Cela s’est désormais produit, et nous sommes bien sûr satisfaits du résultat. Il a été rassurant de faire partie d’une UEFA forte et unie tout au long de ce processus, et je tiens à remercier le Président de l’UEFA pour son leadership clair et décisif.
En même temps, nous devons reconnaître que l'ensemble du cadre de la coopération internationale du football a été inutilement mis en risque pour poursuivre des intérêts individuels plutôt que les meilleurs intérêts du jeu.
Cela est visible pour beaucoup depuis longtemps, y compris pour ceux d'entre nous qui ont été élus à des postes destinés à sauvegarder les contrepouvoirs et à assurer une surveillance continue.
Nous devons reconnaître que ces mécanismes n'ont pas fonctionné assez bien. La situation a finalement atteint un point où la menace de retirer des équipes des compétitions de la FIFA est devenue nécessaire. Nous ne pouvons pas nous permettre d'atteindre à nouveau ce point.
À l'avenir, tous nos efforts doivent être orientés vers l'amélioration de la gouvernance. Cela ne peut pas se terminer comme une simple lutte de pouvoir menée à huis clos ou par le biais de discussions bilatérales.
Nous devons également saisir ce moment pour vivre réellement selon nos propres principes de gouvernance et faire évoluer la culture interne, en l'éloignant de la peur et du positionnement politique pour l'orienter vers une plus grande ouverture, où les préoccupations et les désaccords peuvent être exprimés et pris en compte, non seulement pendant les périodes électorales, mais tout au long des années entre les mandats présidentiels.
'Nous continuerons d'être une voix claire et constructive sur la scène internationale, conformément à la stratégie adoptée par le Congrès norvégien de football.'
Sepp Blatter, le prédécesseur d'Infantino, a investi les réseaux sociaux pour renouveler ses attaques contre son successeur en écrivant vendredi soir : « La FIFA n'est pas un fonds d'investissement privé. C'est une association dotée de statuts, de règlements et d'une responsabilité fiduciaire pour protéger le football mondial. »
Si vous vendez les joyaux de la couronne du football à des investisseurs privés, vous vendez aussi une partie du jeu – surtout son âme. L’argent compte, mais il ne doit jamais devenir tout.
Le président de la Fédération jordanienne de football - qui s'est présenté contre Infantino à la présidence en 2016 - Ali Al Hussein a soutenu que l'un des problèmes auxquels était confrontée la hiérarchie de la FIFA était son vote secret.
« Avec toute la controverse entourant la FIFA, le football mondial fait face à une crise de leadership claire et nette juste avant une élection à venir », a écrit Al Hussein sur les réseaux sociaux.

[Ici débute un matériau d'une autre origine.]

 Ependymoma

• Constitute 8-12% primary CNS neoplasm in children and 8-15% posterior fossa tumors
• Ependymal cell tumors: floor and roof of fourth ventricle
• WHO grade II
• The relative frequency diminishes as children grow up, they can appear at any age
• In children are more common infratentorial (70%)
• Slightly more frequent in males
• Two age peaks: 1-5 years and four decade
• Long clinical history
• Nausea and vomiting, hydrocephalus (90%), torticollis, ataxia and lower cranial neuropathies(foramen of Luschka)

En tant que quelqu'un qui a déjà vécu ce processus, je crois qu'une chose doit être faite immédiatement : supprimer le vote secret pour les élections présidentielles !

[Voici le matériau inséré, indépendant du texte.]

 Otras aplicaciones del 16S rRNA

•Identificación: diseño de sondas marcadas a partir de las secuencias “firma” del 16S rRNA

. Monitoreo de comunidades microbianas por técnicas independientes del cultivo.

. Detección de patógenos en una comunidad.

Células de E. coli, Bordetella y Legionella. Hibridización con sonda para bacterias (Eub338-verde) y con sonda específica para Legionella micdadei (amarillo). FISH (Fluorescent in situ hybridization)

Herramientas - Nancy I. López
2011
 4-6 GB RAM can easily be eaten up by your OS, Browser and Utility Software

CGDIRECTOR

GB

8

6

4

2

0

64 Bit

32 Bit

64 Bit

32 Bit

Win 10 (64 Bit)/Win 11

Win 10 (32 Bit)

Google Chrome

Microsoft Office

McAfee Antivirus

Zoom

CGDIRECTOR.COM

Toute autre décision, y compris l’organisation de la Coupe du Monde, est désormais prise de manière transparente, sauf – bien sûr – pour les élections présidentielles. Avec un Président que nous élisons tous les quatre ans et un conseil qui prend toutes les décisions, un scrutin transparent est le seul moyen de nous tenir, nous les Présidents d’AM (associations membres), responsables devant nos propres supporters, officiels et joueurs qui nous ont élus.
En même temps, c'est une protection pour chaque délégué qui pourrait être poussé à prendre une décision sous la contrainte à huis clos, comme cela s'est produit par le passé. Mais surtout, cela renforcera chaque délégué lors du vote le plus crucial que nous ayons, celui concernant la direction du sport le plus grand et le plus populaire au monde et l'orientation qu'il prendra à l'avenir.
Al-Hussein a été le finaliste du scrutin pour remplacer Blatter, obtenant 88 voix (43 % des votes), contre 115 pour Infantino (56 %).